**WHAT IS REQUIRED**
Below are some records; repeat them all exactly, minus the pictures.

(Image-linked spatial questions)
::::::::

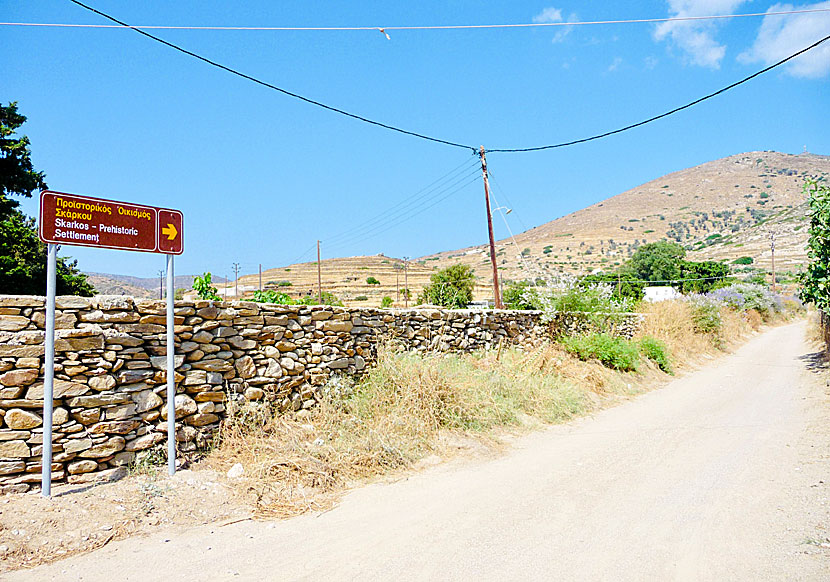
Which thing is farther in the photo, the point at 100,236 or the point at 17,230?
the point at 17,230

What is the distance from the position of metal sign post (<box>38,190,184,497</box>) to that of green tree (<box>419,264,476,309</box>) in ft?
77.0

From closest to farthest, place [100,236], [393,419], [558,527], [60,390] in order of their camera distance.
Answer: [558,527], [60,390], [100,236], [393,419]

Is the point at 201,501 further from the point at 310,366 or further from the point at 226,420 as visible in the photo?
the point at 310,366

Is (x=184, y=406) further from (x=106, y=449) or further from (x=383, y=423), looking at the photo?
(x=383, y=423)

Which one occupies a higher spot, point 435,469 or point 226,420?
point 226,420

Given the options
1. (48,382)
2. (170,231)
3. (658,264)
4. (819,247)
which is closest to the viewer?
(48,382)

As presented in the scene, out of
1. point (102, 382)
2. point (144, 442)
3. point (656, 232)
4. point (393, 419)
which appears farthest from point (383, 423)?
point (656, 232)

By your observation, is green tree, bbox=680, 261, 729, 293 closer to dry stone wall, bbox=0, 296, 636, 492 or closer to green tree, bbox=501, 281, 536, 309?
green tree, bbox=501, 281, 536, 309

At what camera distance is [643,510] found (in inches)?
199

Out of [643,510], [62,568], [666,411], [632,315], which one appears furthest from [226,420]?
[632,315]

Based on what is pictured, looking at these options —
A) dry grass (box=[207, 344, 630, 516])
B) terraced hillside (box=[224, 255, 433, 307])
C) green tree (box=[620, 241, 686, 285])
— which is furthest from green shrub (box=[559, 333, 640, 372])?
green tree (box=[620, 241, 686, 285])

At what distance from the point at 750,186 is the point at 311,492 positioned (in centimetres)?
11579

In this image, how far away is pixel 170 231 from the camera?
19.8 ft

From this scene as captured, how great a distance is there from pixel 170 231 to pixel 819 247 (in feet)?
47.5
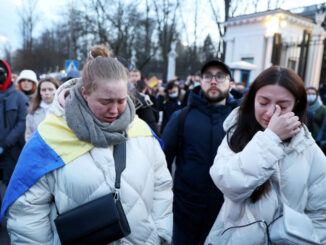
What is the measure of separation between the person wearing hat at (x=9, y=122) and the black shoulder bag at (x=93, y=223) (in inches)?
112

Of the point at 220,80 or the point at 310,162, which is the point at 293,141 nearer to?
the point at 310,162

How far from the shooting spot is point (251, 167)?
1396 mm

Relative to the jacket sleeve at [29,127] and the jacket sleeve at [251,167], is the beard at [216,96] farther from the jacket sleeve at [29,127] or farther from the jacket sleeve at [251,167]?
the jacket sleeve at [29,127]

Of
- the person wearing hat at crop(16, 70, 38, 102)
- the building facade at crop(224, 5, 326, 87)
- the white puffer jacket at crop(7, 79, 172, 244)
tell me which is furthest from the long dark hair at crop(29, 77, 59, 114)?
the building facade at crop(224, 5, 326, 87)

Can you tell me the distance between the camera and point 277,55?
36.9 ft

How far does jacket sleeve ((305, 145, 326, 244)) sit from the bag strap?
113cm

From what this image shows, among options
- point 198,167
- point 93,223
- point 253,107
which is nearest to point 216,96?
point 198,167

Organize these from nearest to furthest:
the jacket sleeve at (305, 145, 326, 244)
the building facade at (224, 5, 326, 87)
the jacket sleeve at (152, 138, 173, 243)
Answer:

::::::::

**WORKED SOLUTION**
Which thing is farther in the photo, the point at 100,236 or the point at 17,230?
the point at 17,230

What is the distance from the position of metal sign post (<box>38,190,184,497</box>) to that of green tree (<box>419,264,476,309</box>) in ft?
77.0

From closest to farthest, place [100,236], [393,419], [558,527], [60,390] in order of their camera distance.
Answer: [558,527], [60,390], [100,236], [393,419]

Is the point at 201,501 further from the point at 310,366 or further from the point at 226,420 as visible in the photo?
the point at 310,366

Is (x=184, y=406) further from (x=106, y=449) or further from (x=383, y=423), looking at the photo?
(x=383, y=423)

Which one occupies a higher spot, point 435,469 or point 226,420?
point 226,420

Given the options
1. (48,382)
2. (170,231)
3. (658,264)
4. (819,247)
which is closest to the viewer?
(48,382)

As presented in the scene, out of
1. point (102, 382)
2. point (144, 442)
3. point (656, 232)
4. point (393, 419)
which appears farthest from point (383, 423)?
point (656, 232)

By your observation, is green tree, bbox=680, 261, 729, 293 closer to dry stone wall, bbox=0, 296, 636, 492 or closer to green tree, bbox=501, 281, 536, 309?
green tree, bbox=501, 281, 536, 309

At what camera distance is [643,510] found (in inches)?
199

Out of [643,510], [62,568], [666,411], [632,315], which one appears furthest from [226,420]?
[632,315]

Based on what is pictured, looking at these options —
A) dry grass (box=[207, 344, 630, 516])
B) terraced hillside (box=[224, 255, 433, 307])
C) green tree (box=[620, 241, 686, 285])
— which is furthest from green shrub (box=[559, 333, 640, 372])?
green tree (box=[620, 241, 686, 285])

At what distance from the point at 750,186 is the point at 311,492 positioned (in centimetres)?
11579

In this image, how far away is pixel 170 231 from the camera?
19.8 ft

From this scene as captured, how great a distance is there from pixel 170 231 to pixel 819 247 (in feet)?
47.5
What is the measure of separation between the person wearing hat at (x=9, y=122) and the black shoulder bag at (x=93, y=223) (in inches)?
112

Of the point at 220,80 or the point at 310,162, which is the point at 293,141 nearer to?
the point at 310,162

How far from the shooting spot is point (251, 167)?
1396 mm

Relative to the jacket sleeve at [29,127] and the jacket sleeve at [251,167], is the beard at [216,96] farther from the jacket sleeve at [29,127] or farther from the jacket sleeve at [251,167]?
the jacket sleeve at [29,127]

Of
- the person wearing hat at crop(16, 70, 38, 102)
- the building facade at crop(224, 5, 326, 87)
- the white puffer jacket at crop(7, 79, 172, 244)
tell me which is furthest from the long dark hair at crop(29, 77, 59, 114)?
the building facade at crop(224, 5, 326, 87)

Can you tell me the distance between the camera and point 277,55?
36.9 ft

How far does jacket sleeve ((305, 145, 326, 244)) sit from the bag strap?
113cm

From what this image shows, among options
- point 198,167
- point 93,223
- point 253,107
which is nearest to point 216,96?
point 198,167

Organize these from nearest to furthest:
the jacket sleeve at (305, 145, 326, 244)
the building facade at (224, 5, 326, 87)
the jacket sleeve at (152, 138, 173, 243)
Answer:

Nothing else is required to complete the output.